Votre lettre est charmante ; tout le monde m’en demande des copies. Vous me consolez presque d’être aveugle ; mais, monsieur, vous n’êtes point de notre confrérie. J’ai beaucoup interrogé M. le duc de Villars ; vous jouissez de tous vos cinq sens comme à trente ans, et surtout de ce sixième dont vous me parlez, qui fait votre bonheur, mais qui fait le malheur de bien d’autres.
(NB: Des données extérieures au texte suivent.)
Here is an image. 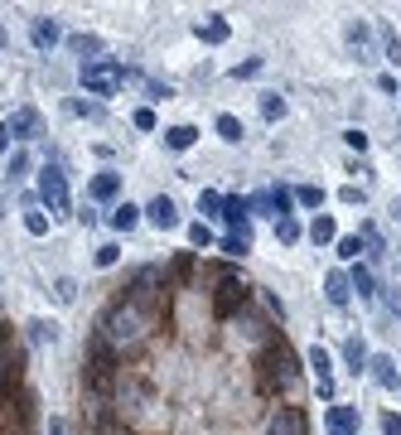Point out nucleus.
I'll return each mask as SVG.
<instances>
[{
	"mask_svg": "<svg viewBox=\"0 0 401 435\" xmlns=\"http://www.w3.org/2000/svg\"><path fill=\"white\" fill-rule=\"evenodd\" d=\"M256 382H261V392H290L300 382V363H295L290 344L271 339L266 349L256 354Z\"/></svg>",
	"mask_w": 401,
	"mask_h": 435,
	"instance_id": "f257e3e1",
	"label": "nucleus"
},
{
	"mask_svg": "<svg viewBox=\"0 0 401 435\" xmlns=\"http://www.w3.org/2000/svg\"><path fill=\"white\" fill-rule=\"evenodd\" d=\"M164 290H169V281H164L160 266H140V271L126 281V305L140 310V315H155L164 305Z\"/></svg>",
	"mask_w": 401,
	"mask_h": 435,
	"instance_id": "f03ea898",
	"label": "nucleus"
},
{
	"mask_svg": "<svg viewBox=\"0 0 401 435\" xmlns=\"http://www.w3.org/2000/svg\"><path fill=\"white\" fill-rule=\"evenodd\" d=\"M116 368H121V358H116V349L107 344V334H102V324H97L92 344H87V387H92V392H111Z\"/></svg>",
	"mask_w": 401,
	"mask_h": 435,
	"instance_id": "7ed1b4c3",
	"label": "nucleus"
},
{
	"mask_svg": "<svg viewBox=\"0 0 401 435\" xmlns=\"http://www.w3.org/2000/svg\"><path fill=\"white\" fill-rule=\"evenodd\" d=\"M102 334H107L111 349H135V344L145 339V315H140V310H131V305L121 300L107 320H102Z\"/></svg>",
	"mask_w": 401,
	"mask_h": 435,
	"instance_id": "20e7f679",
	"label": "nucleus"
},
{
	"mask_svg": "<svg viewBox=\"0 0 401 435\" xmlns=\"http://www.w3.org/2000/svg\"><path fill=\"white\" fill-rule=\"evenodd\" d=\"M121 82H126V68L111 63V58H97V63L87 58V63H82V87H87L92 97H111Z\"/></svg>",
	"mask_w": 401,
	"mask_h": 435,
	"instance_id": "39448f33",
	"label": "nucleus"
},
{
	"mask_svg": "<svg viewBox=\"0 0 401 435\" xmlns=\"http://www.w3.org/2000/svg\"><path fill=\"white\" fill-rule=\"evenodd\" d=\"M247 300H252V286L242 281V276H222V286H218V295H213V310L218 315H242L247 310Z\"/></svg>",
	"mask_w": 401,
	"mask_h": 435,
	"instance_id": "423d86ee",
	"label": "nucleus"
},
{
	"mask_svg": "<svg viewBox=\"0 0 401 435\" xmlns=\"http://www.w3.org/2000/svg\"><path fill=\"white\" fill-rule=\"evenodd\" d=\"M39 198H44L49 208H58V213L68 208V184H63V169H58V164H44V169H39Z\"/></svg>",
	"mask_w": 401,
	"mask_h": 435,
	"instance_id": "0eeeda50",
	"label": "nucleus"
},
{
	"mask_svg": "<svg viewBox=\"0 0 401 435\" xmlns=\"http://www.w3.org/2000/svg\"><path fill=\"white\" fill-rule=\"evenodd\" d=\"M271 435H305V411L300 407H276L271 411Z\"/></svg>",
	"mask_w": 401,
	"mask_h": 435,
	"instance_id": "6e6552de",
	"label": "nucleus"
},
{
	"mask_svg": "<svg viewBox=\"0 0 401 435\" xmlns=\"http://www.w3.org/2000/svg\"><path fill=\"white\" fill-rule=\"evenodd\" d=\"M0 131H5V136H15V140H34V131H39V116H34V111H15V116H5V121H0Z\"/></svg>",
	"mask_w": 401,
	"mask_h": 435,
	"instance_id": "1a4fd4ad",
	"label": "nucleus"
},
{
	"mask_svg": "<svg viewBox=\"0 0 401 435\" xmlns=\"http://www.w3.org/2000/svg\"><path fill=\"white\" fill-rule=\"evenodd\" d=\"M29 39H34V49H54L58 39H63V29H58L49 15H39V20L29 25Z\"/></svg>",
	"mask_w": 401,
	"mask_h": 435,
	"instance_id": "9d476101",
	"label": "nucleus"
},
{
	"mask_svg": "<svg viewBox=\"0 0 401 435\" xmlns=\"http://www.w3.org/2000/svg\"><path fill=\"white\" fill-rule=\"evenodd\" d=\"M145 213H150V222H155V227H179V208H174V198H150V208H145Z\"/></svg>",
	"mask_w": 401,
	"mask_h": 435,
	"instance_id": "9b49d317",
	"label": "nucleus"
},
{
	"mask_svg": "<svg viewBox=\"0 0 401 435\" xmlns=\"http://www.w3.org/2000/svg\"><path fill=\"white\" fill-rule=\"evenodd\" d=\"M324 295H329V305H339V310H344L348 295H353V281H348L344 271H329V281H324Z\"/></svg>",
	"mask_w": 401,
	"mask_h": 435,
	"instance_id": "f8f14e48",
	"label": "nucleus"
},
{
	"mask_svg": "<svg viewBox=\"0 0 401 435\" xmlns=\"http://www.w3.org/2000/svg\"><path fill=\"white\" fill-rule=\"evenodd\" d=\"M358 431V411L353 407H329V435H353Z\"/></svg>",
	"mask_w": 401,
	"mask_h": 435,
	"instance_id": "ddd939ff",
	"label": "nucleus"
},
{
	"mask_svg": "<svg viewBox=\"0 0 401 435\" xmlns=\"http://www.w3.org/2000/svg\"><path fill=\"white\" fill-rule=\"evenodd\" d=\"M247 213H252V203H247V198H222V218H227L237 232H247Z\"/></svg>",
	"mask_w": 401,
	"mask_h": 435,
	"instance_id": "4468645a",
	"label": "nucleus"
},
{
	"mask_svg": "<svg viewBox=\"0 0 401 435\" xmlns=\"http://www.w3.org/2000/svg\"><path fill=\"white\" fill-rule=\"evenodd\" d=\"M193 34H198V39H203V44H227V34H232V29H227V20H208V25H193Z\"/></svg>",
	"mask_w": 401,
	"mask_h": 435,
	"instance_id": "2eb2a0df",
	"label": "nucleus"
},
{
	"mask_svg": "<svg viewBox=\"0 0 401 435\" xmlns=\"http://www.w3.org/2000/svg\"><path fill=\"white\" fill-rule=\"evenodd\" d=\"M193 140H198L193 126H169V131H164V145H169V150H188Z\"/></svg>",
	"mask_w": 401,
	"mask_h": 435,
	"instance_id": "dca6fc26",
	"label": "nucleus"
},
{
	"mask_svg": "<svg viewBox=\"0 0 401 435\" xmlns=\"http://www.w3.org/2000/svg\"><path fill=\"white\" fill-rule=\"evenodd\" d=\"M116 189H121V179H116V174H97V179H92V198H102V203H107V198H116Z\"/></svg>",
	"mask_w": 401,
	"mask_h": 435,
	"instance_id": "f3484780",
	"label": "nucleus"
},
{
	"mask_svg": "<svg viewBox=\"0 0 401 435\" xmlns=\"http://www.w3.org/2000/svg\"><path fill=\"white\" fill-rule=\"evenodd\" d=\"M237 334H247V339H266L271 329L261 324L256 315H247V310H242V315H237ZM266 344H271V339H266Z\"/></svg>",
	"mask_w": 401,
	"mask_h": 435,
	"instance_id": "a211bd4d",
	"label": "nucleus"
},
{
	"mask_svg": "<svg viewBox=\"0 0 401 435\" xmlns=\"http://www.w3.org/2000/svg\"><path fill=\"white\" fill-rule=\"evenodd\" d=\"M222 252H227V256H247V252H252V232H227V237H222Z\"/></svg>",
	"mask_w": 401,
	"mask_h": 435,
	"instance_id": "6ab92c4d",
	"label": "nucleus"
},
{
	"mask_svg": "<svg viewBox=\"0 0 401 435\" xmlns=\"http://www.w3.org/2000/svg\"><path fill=\"white\" fill-rule=\"evenodd\" d=\"M68 49H73V54H102V39H97V34H73V39H68Z\"/></svg>",
	"mask_w": 401,
	"mask_h": 435,
	"instance_id": "aec40b11",
	"label": "nucleus"
},
{
	"mask_svg": "<svg viewBox=\"0 0 401 435\" xmlns=\"http://www.w3.org/2000/svg\"><path fill=\"white\" fill-rule=\"evenodd\" d=\"M373 373H377V382H382V387H397V363H392L387 354L373 358Z\"/></svg>",
	"mask_w": 401,
	"mask_h": 435,
	"instance_id": "412c9836",
	"label": "nucleus"
},
{
	"mask_svg": "<svg viewBox=\"0 0 401 435\" xmlns=\"http://www.w3.org/2000/svg\"><path fill=\"white\" fill-rule=\"evenodd\" d=\"M135 218H140V208H131V203H121V208L111 213V227H116V232H131V227H135Z\"/></svg>",
	"mask_w": 401,
	"mask_h": 435,
	"instance_id": "4be33fe9",
	"label": "nucleus"
},
{
	"mask_svg": "<svg viewBox=\"0 0 401 435\" xmlns=\"http://www.w3.org/2000/svg\"><path fill=\"white\" fill-rule=\"evenodd\" d=\"M261 116H266V121H281V116H286V97H281V92H266V97H261Z\"/></svg>",
	"mask_w": 401,
	"mask_h": 435,
	"instance_id": "5701e85b",
	"label": "nucleus"
},
{
	"mask_svg": "<svg viewBox=\"0 0 401 435\" xmlns=\"http://www.w3.org/2000/svg\"><path fill=\"white\" fill-rule=\"evenodd\" d=\"M348 281H353V290H358L363 300H373V295H377V290H373V276H368V266H353V276H348Z\"/></svg>",
	"mask_w": 401,
	"mask_h": 435,
	"instance_id": "b1692460",
	"label": "nucleus"
},
{
	"mask_svg": "<svg viewBox=\"0 0 401 435\" xmlns=\"http://www.w3.org/2000/svg\"><path fill=\"white\" fill-rule=\"evenodd\" d=\"M218 136L237 145V140H242V121H237V116H218Z\"/></svg>",
	"mask_w": 401,
	"mask_h": 435,
	"instance_id": "393cba45",
	"label": "nucleus"
},
{
	"mask_svg": "<svg viewBox=\"0 0 401 435\" xmlns=\"http://www.w3.org/2000/svg\"><path fill=\"white\" fill-rule=\"evenodd\" d=\"M276 237L281 242H300V222L295 218H276Z\"/></svg>",
	"mask_w": 401,
	"mask_h": 435,
	"instance_id": "a878e982",
	"label": "nucleus"
},
{
	"mask_svg": "<svg viewBox=\"0 0 401 435\" xmlns=\"http://www.w3.org/2000/svg\"><path fill=\"white\" fill-rule=\"evenodd\" d=\"M310 237H315V242H334V237H339V232H334V218H315Z\"/></svg>",
	"mask_w": 401,
	"mask_h": 435,
	"instance_id": "bb28decb",
	"label": "nucleus"
},
{
	"mask_svg": "<svg viewBox=\"0 0 401 435\" xmlns=\"http://www.w3.org/2000/svg\"><path fill=\"white\" fill-rule=\"evenodd\" d=\"M25 227L34 232V237H44V232H49V218H44L39 208H34V203H29V213H25Z\"/></svg>",
	"mask_w": 401,
	"mask_h": 435,
	"instance_id": "cd10ccee",
	"label": "nucleus"
},
{
	"mask_svg": "<svg viewBox=\"0 0 401 435\" xmlns=\"http://www.w3.org/2000/svg\"><path fill=\"white\" fill-rule=\"evenodd\" d=\"M344 358H348V368H353V373H363V363H368V354H363V344H358V339H348Z\"/></svg>",
	"mask_w": 401,
	"mask_h": 435,
	"instance_id": "c85d7f7f",
	"label": "nucleus"
},
{
	"mask_svg": "<svg viewBox=\"0 0 401 435\" xmlns=\"http://www.w3.org/2000/svg\"><path fill=\"white\" fill-rule=\"evenodd\" d=\"M348 49H368V25H348Z\"/></svg>",
	"mask_w": 401,
	"mask_h": 435,
	"instance_id": "c756f323",
	"label": "nucleus"
},
{
	"mask_svg": "<svg viewBox=\"0 0 401 435\" xmlns=\"http://www.w3.org/2000/svg\"><path fill=\"white\" fill-rule=\"evenodd\" d=\"M310 368L320 373V382H329V354L324 349H310Z\"/></svg>",
	"mask_w": 401,
	"mask_h": 435,
	"instance_id": "7c9ffc66",
	"label": "nucleus"
},
{
	"mask_svg": "<svg viewBox=\"0 0 401 435\" xmlns=\"http://www.w3.org/2000/svg\"><path fill=\"white\" fill-rule=\"evenodd\" d=\"M295 198H300L305 208H320V203H324V193L315 189V184H305V189H295Z\"/></svg>",
	"mask_w": 401,
	"mask_h": 435,
	"instance_id": "2f4dec72",
	"label": "nucleus"
},
{
	"mask_svg": "<svg viewBox=\"0 0 401 435\" xmlns=\"http://www.w3.org/2000/svg\"><path fill=\"white\" fill-rule=\"evenodd\" d=\"M25 329H29V339H34V344H44V339H54V334H58V329L44 324V320H34V324H25Z\"/></svg>",
	"mask_w": 401,
	"mask_h": 435,
	"instance_id": "473e14b6",
	"label": "nucleus"
},
{
	"mask_svg": "<svg viewBox=\"0 0 401 435\" xmlns=\"http://www.w3.org/2000/svg\"><path fill=\"white\" fill-rule=\"evenodd\" d=\"M358 252H363L358 237H339V256H344V261H358Z\"/></svg>",
	"mask_w": 401,
	"mask_h": 435,
	"instance_id": "72a5a7b5",
	"label": "nucleus"
},
{
	"mask_svg": "<svg viewBox=\"0 0 401 435\" xmlns=\"http://www.w3.org/2000/svg\"><path fill=\"white\" fill-rule=\"evenodd\" d=\"M188 242H193V247H208V242H213V232H208L203 222H193V227H188Z\"/></svg>",
	"mask_w": 401,
	"mask_h": 435,
	"instance_id": "f704fd0d",
	"label": "nucleus"
},
{
	"mask_svg": "<svg viewBox=\"0 0 401 435\" xmlns=\"http://www.w3.org/2000/svg\"><path fill=\"white\" fill-rule=\"evenodd\" d=\"M198 208H208V213H218V208H222V193L203 189V193H198Z\"/></svg>",
	"mask_w": 401,
	"mask_h": 435,
	"instance_id": "c9c22d12",
	"label": "nucleus"
},
{
	"mask_svg": "<svg viewBox=\"0 0 401 435\" xmlns=\"http://www.w3.org/2000/svg\"><path fill=\"white\" fill-rule=\"evenodd\" d=\"M387 58L401 68V39H397V34H387Z\"/></svg>",
	"mask_w": 401,
	"mask_h": 435,
	"instance_id": "e433bc0d",
	"label": "nucleus"
},
{
	"mask_svg": "<svg viewBox=\"0 0 401 435\" xmlns=\"http://www.w3.org/2000/svg\"><path fill=\"white\" fill-rule=\"evenodd\" d=\"M135 126H140V131H150V126H155V111L140 107V111H135Z\"/></svg>",
	"mask_w": 401,
	"mask_h": 435,
	"instance_id": "4c0bfd02",
	"label": "nucleus"
},
{
	"mask_svg": "<svg viewBox=\"0 0 401 435\" xmlns=\"http://www.w3.org/2000/svg\"><path fill=\"white\" fill-rule=\"evenodd\" d=\"M111 261H116V247H97V266H111Z\"/></svg>",
	"mask_w": 401,
	"mask_h": 435,
	"instance_id": "58836bf2",
	"label": "nucleus"
},
{
	"mask_svg": "<svg viewBox=\"0 0 401 435\" xmlns=\"http://www.w3.org/2000/svg\"><path fill=\"white\" fill-rule=\"evenodd\" d=\"M344 140L353 145V150H368V136H363V131H344Z\"/></svg>",
	"mask_w": 401,
	"mask_h": 435,
	"instance_id": "ea45409f",
	"label": "nucleus"
},
{
	"mask_svg": "<svg viewBox=\"0 0 401 435\" xmlns=\"http://www.w3.org/2000/svg\"><path fill=\"white\" fill-rule=\"evenodd\" d=\"M54 295H58V300H73L78 290H73V281H58V286H54Z\"/></svg>",
	"mask_w": 401,
	"mask_h": 435,
	"instance_id": "a19ab883",
	"label": "nucleus"
},
{
	"mask_svg": "<svg viewBox=\"0 0 401 435\" xmlns=\"http://www.w3.org/2000/svg\"><path fill=\"white\" fill-rule=\"evenodd\" d=\"M382 431H387V435H401V416H382Z\"/></svg>",
	"mask_w": 401,
	"mask_h": 435,
	"instance_id": "79ce46f5",
	"label": "nucleus"
},
{
	"mask_svg": "<svg viewBox=\"0 0 401 435\" xmlns=\"http://www.w3.org/2000/svg\"><path fill=\"white\" fill-rule=\"evenodd\" d=\"M5 145H10V136H5V131H0V155H5Z\"/></svg>",
	"mask_w": 401,
	"mask_h": 435,
	"instance_id": "37998d69",
	"label": "nucleus"
},
{
	"mask_svg": "<svg viewBox=\"0 0 401 435\" xmlns=\"http://www.w3.org/2000/svg\"><path fill=\"white\" fill-rule=\"evenodd\" d=\"M5 39H10V34H5V25H0V44H5Z\"/></svg>",
	"mask_w": 401,
	"mask_h": 435,
	"instance_id": "c03bdc74",
	"label": "nucleus"
}]
</instances>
J’ai lu vos quatre contes, dont vous ne m’avez envoyé que le premier. l’Éducation d’une fille et Macare sont imprimés ; ainsi je les ai. Mais je n’ai pu parvenir à avoir les Trois Manières. C’est bien mal à vous, monsieur, de n’accorder vos faveurs qu’à demi. J’aime Théone à la folie, c’est un bijou ; Églé est fort aimable ; pour Apamisse, je la trouve un peu sérieuse. Je n’ai lu ce dernier conte qu’une fois, et je n’ai pu en obtenir de copie ; on dit qu’il ne sera point imprimé avant que vous ayez fait un nombre de contes suffisant pour en faire un volume. Ne me distinguerez-vous point du public ?

Nous sommes ici dans de grandes alarmes ; Mme de Pompadour est très-malade : je ne fermerai ma lettre qu’après avoir eu de ses nouvelles.

J’aimerais bien mieux être aux Délices que d’être à Choisy ; c’est aux Délices que Macare habite, et où, s’il était possible, j’irais bien volontiers le chercher. Vos lettres me le font entrevoir, et je ne le trouve que dans ce que vous écrivez : envoyez-le-moi donc souvent par la poste, et que je l’aperçoive quelquefois. Adieu, monsieur, je vous prie d’être persuadé qu’il n’y a que vous que j’adore ; tout le reste sont de faux dieux.

Les dernières nouvelles de Mme de Pompadour sont fort bonnes, mais elle n’est point hors d’affaire ; je serais très-fâché s’il en arrivait malheur, et ce pourrait bien en être un plus grand que l’on ne pense[2].

  1. Correspondance complète de la marquise du Deffant, édition de Lescure, 1863.
  2. Elle veut dire que la mort de Mme de Pompadour pourrait entraîner la disgrâce du duc de Choiseul, alors ministre des affaires étrangères. (L.)